You guys broke Dolphin. Did the update only to find Icons at least 15% further apart making me have to redo my default Dolphin window size, and eat more screen than necessary.

My first thought is for you to check if Touch is enabled, makes everything spaced out a bit more.

1 Like

I just checked under touchscreen and no the update did not enable them. Please see my post here.

1 Like

Dolphin isn’t a part of Plasma, which is why I don’t mention Dolphin in the This Week in Plasma blog posts.

1 Like

Jut went through everything in the post again, and I do not see anything that would cause the behavior. I do know there was a Dolphin update cause I saw it in the list of updates. I will just have to create a bug report. Thanks

You can with the right icon pack. Gruvbox Plus contains what you want. It is a colour icons pack, but extensively uses monochrome symbolic for the sidebar. I really like it. SylEleuth has worked hard on it and did a great job.

Finally, a change I have missed. Showing what USB device was plugged in , by name! I have requested this features years ago and got ignored, to the point I have done it myself (Link). Kudos EU!

Got it, thank you! I’ll be looking forward to it.

Unfortunately, I’m not a graphic designer, but I’ll try to explain what I mean. The issue I’m experiencing is with the visual perception of fonts and interface buttons. Even with fractional scaling increased — in my case to 150% — the text and buttons appear smaller than expected, especially when compared to other desktop environments like GNOME…

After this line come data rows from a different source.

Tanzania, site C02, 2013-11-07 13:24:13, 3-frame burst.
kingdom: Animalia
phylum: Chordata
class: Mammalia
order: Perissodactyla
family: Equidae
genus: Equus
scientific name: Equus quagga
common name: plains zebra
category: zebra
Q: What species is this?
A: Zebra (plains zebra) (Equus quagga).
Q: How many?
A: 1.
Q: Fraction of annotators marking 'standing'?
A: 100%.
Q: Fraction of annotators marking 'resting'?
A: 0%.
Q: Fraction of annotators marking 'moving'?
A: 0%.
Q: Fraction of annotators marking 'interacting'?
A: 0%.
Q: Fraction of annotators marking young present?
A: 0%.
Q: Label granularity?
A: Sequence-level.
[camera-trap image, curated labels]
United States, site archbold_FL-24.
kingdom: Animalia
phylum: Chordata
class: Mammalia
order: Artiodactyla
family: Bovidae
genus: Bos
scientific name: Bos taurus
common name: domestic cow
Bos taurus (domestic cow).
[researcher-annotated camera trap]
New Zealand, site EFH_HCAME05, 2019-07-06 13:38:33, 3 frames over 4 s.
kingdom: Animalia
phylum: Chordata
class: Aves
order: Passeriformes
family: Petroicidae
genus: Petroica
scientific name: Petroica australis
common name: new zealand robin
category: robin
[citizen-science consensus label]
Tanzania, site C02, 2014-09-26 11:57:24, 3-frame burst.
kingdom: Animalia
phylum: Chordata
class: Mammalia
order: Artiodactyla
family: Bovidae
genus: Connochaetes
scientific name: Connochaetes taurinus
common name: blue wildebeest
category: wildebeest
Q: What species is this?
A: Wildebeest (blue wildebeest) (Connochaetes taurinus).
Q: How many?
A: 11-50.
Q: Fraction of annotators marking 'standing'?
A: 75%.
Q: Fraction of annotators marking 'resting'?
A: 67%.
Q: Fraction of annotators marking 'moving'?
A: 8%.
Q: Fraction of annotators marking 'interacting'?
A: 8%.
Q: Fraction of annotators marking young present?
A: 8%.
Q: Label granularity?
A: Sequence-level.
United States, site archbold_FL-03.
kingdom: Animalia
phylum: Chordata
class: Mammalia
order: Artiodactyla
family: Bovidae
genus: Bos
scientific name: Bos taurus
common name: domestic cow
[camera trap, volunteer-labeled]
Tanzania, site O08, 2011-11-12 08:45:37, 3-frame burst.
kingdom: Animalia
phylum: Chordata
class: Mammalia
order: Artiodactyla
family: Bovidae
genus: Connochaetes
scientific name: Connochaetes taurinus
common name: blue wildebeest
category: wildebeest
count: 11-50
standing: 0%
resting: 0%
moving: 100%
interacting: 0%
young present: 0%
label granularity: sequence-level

I understand that subtitles are supposed to use a smaller font, but in practice they often feel too small, to the point where they become uncomfortable to read. That’s why it creates an impression of inconsistency: the general font looks fine, but whenever the subtitle font is used, it feels unbalanced and negatively impacts readability.

Thanks! It looks pretty good, though I’m not too fond of the other icons — they look a bit too yellowish…

Nat is crazy, almost “unhinged”.

He makes that comment about Phoronix and them he really goes there to engage in the forum discussions!

Sometimes I can’t believe how much energy he has.

I think the devices pop-up will be nice, only I don’t think I’ll have the opportunity to see it in action.